* THE TASK *
Transcribe every record beneath, precisely as written.

Saved data entries:
------------------------------------------------------------

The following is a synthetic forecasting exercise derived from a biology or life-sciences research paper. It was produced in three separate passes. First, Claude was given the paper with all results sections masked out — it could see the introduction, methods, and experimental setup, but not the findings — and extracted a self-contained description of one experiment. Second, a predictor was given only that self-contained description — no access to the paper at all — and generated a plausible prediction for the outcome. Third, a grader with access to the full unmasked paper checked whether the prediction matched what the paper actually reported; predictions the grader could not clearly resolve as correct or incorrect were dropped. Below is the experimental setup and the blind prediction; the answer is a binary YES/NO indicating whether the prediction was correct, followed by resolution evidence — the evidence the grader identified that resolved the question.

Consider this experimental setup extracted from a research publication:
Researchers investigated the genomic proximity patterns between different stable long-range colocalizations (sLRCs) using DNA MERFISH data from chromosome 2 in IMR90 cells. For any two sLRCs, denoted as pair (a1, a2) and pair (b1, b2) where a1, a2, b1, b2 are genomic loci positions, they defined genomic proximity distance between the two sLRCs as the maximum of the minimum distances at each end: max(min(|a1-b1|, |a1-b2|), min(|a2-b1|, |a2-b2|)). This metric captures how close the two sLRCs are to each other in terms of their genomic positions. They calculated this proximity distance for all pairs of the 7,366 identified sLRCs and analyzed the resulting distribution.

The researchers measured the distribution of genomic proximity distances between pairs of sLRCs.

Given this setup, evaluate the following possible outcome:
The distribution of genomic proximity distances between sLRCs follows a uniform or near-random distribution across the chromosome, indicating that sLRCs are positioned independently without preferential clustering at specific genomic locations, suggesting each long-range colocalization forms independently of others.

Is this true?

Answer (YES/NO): NO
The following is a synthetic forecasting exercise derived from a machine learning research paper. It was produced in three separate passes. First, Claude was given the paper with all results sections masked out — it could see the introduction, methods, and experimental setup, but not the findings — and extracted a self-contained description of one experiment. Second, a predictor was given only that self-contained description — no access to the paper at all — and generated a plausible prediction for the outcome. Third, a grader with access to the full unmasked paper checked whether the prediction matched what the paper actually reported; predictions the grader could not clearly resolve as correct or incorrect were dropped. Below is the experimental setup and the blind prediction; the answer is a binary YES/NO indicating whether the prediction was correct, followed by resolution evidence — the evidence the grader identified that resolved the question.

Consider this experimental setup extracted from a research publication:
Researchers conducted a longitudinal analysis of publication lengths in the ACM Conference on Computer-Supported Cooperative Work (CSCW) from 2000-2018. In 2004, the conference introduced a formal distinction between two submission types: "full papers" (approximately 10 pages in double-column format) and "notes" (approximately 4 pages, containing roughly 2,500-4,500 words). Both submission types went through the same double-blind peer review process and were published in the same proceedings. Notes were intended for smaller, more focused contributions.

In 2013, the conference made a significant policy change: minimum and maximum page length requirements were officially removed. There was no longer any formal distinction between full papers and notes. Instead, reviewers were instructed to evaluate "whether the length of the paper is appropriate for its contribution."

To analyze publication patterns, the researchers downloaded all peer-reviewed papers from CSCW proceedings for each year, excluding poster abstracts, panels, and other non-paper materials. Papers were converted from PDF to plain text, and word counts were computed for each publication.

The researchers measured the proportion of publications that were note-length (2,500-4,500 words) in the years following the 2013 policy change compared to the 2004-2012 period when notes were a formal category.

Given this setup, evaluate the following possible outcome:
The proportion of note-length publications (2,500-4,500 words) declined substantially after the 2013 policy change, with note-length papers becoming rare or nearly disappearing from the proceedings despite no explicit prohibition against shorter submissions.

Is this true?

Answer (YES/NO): YES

------------------------------------------------------------

* ANSWER SECTION *
The following is a synthetic forecasting exercise derived from a biology or life-sciences research paper. It was produced in three separate passes. First, Claude was given the paper with all results sections masked out — it could see the introduction, methods, and experimental setup, but not the findings — and extracted a self-contained description of one experiment. Second, a predictor was given only that self-contained description — no access to the paper at all — and generated a plausible prediction for the outcome. Third, a grader with access to the full unmasked paper checked whether the prediction matched what the paper actually reported; predictions the grader could not clearly resolve as correct or incorrect were dropped. Below is the experimental setup and the blind prediction; the answer is a binary YES/NO indicating whether the prediction was correct, followed by resolution evidence — the evidence the grader identified that resolved the question.

Consider this experimental setup extracted from a research publication:
Researchers investigated the genomic proximity patterns between different stable long-range colocalizations (sLRCs) using DNA MERFISH data from chromosome 2 in IMR90 cells. For any two sLRCs, denoted as pair (a1, a2) and pair (b1, b2) where a1, a2, b1, b2 are genomic loci positions, they defined genomic proximity distance between the two sLRCs as the maximum of the minimum distances at each end: max(min(|a1-b1|, |a1-b2|), min(|a2-b1|, |a2-b2|)). This metric captures how close the two sLRCs are to each other in terms of their genomic positions. They calculated this proximity distance for all pairs of the 7,366 identified sLRCs and analyzed the resulting distribution.

The researchers measured the distribution of genomic proximity distances between pairs of sLRCs.

Given this setup, evaluate the following possible outcome:
The distribution of genomic proximity distances between sLRCs follows a uniform or near-random distribution across the chromosome, indicating that sLRCs are positioned independently without preferential clustering at specific genomic locations, suggesting each long-range colocalization forms independently of others.

Is this true?

Answer (YES/NO): NO
The following is a synthetic forecasting exercise derived from a machine learning research paper. It was produced in three separate passes. First, Claude was given the paper with all results sections masked out — it could see the introduction, methods, and experimental setup, but not the findings — and extracted a self-contained description of one experiment. Second, a predictor was given only that self-contained description — no access to the paper at all — and generated a plausible prediction for the outcome. Third, a grader with access to the full unmasked paper checked whether the prediction matched what the paper actually reported; predictions the grader could not clearly resolve as correct or incorrect were dropped. Below is the experimental setup and the blind prediction; the answer is a binary YES/NO indicating whether the prediction was correct, followed by resolution evidence — the evidence the grader identified that resolved the question.

Consider this experimental setup extracted from a research publication:
Researchers conducted a longitudinal analysis of publication lengths in the ACM Conference on Computer-Supported Cooperative Work (CSCW) from 2000-2018. In 2004, the conference introduced a formal distinction between two submission types: "full papers" (approximately 10 pages in double-column format) and "notes" (approximately 4 pages, containing roughly 2,500-4,500 words). Both submission types went through the same double-blind peer review process and were published in the same proceedings. Notes were intended for smaller, more focused contributions.

In 2013, the conference made a significant policy change: minimum and maximum page length requirements were officially removed. There was no longer any formal distinction between full papers and notes. Instead, reviewers were instructed to evaluate "whether the length of the paper is appropriate for its contribution."

To analyze publication patterns, the researchers downloaded all peer-reviewed papers from CSCW proceedings for each year, excluding poster abstracts, panels, and other non-paper materials. Papers were converted from PDF to plain text, and word counts were computed for each publication.

The researchers measured the proportion of publications that were note-length (2,500-4,500 words) in the years following the 2013 policy change compared to the 2004-2012 period when notes were a formal category.

Given this setup, evaluate the following possible outcome:
The proportion of note-length publications (2,500-4,500 words) declined substantially after the 2013 policy change, with note-length papers becoming rare or nearly disappearing from the proceedings despite no explicit prohibition against shorter submissions.

Is this true?

Answer (YES/NO): YES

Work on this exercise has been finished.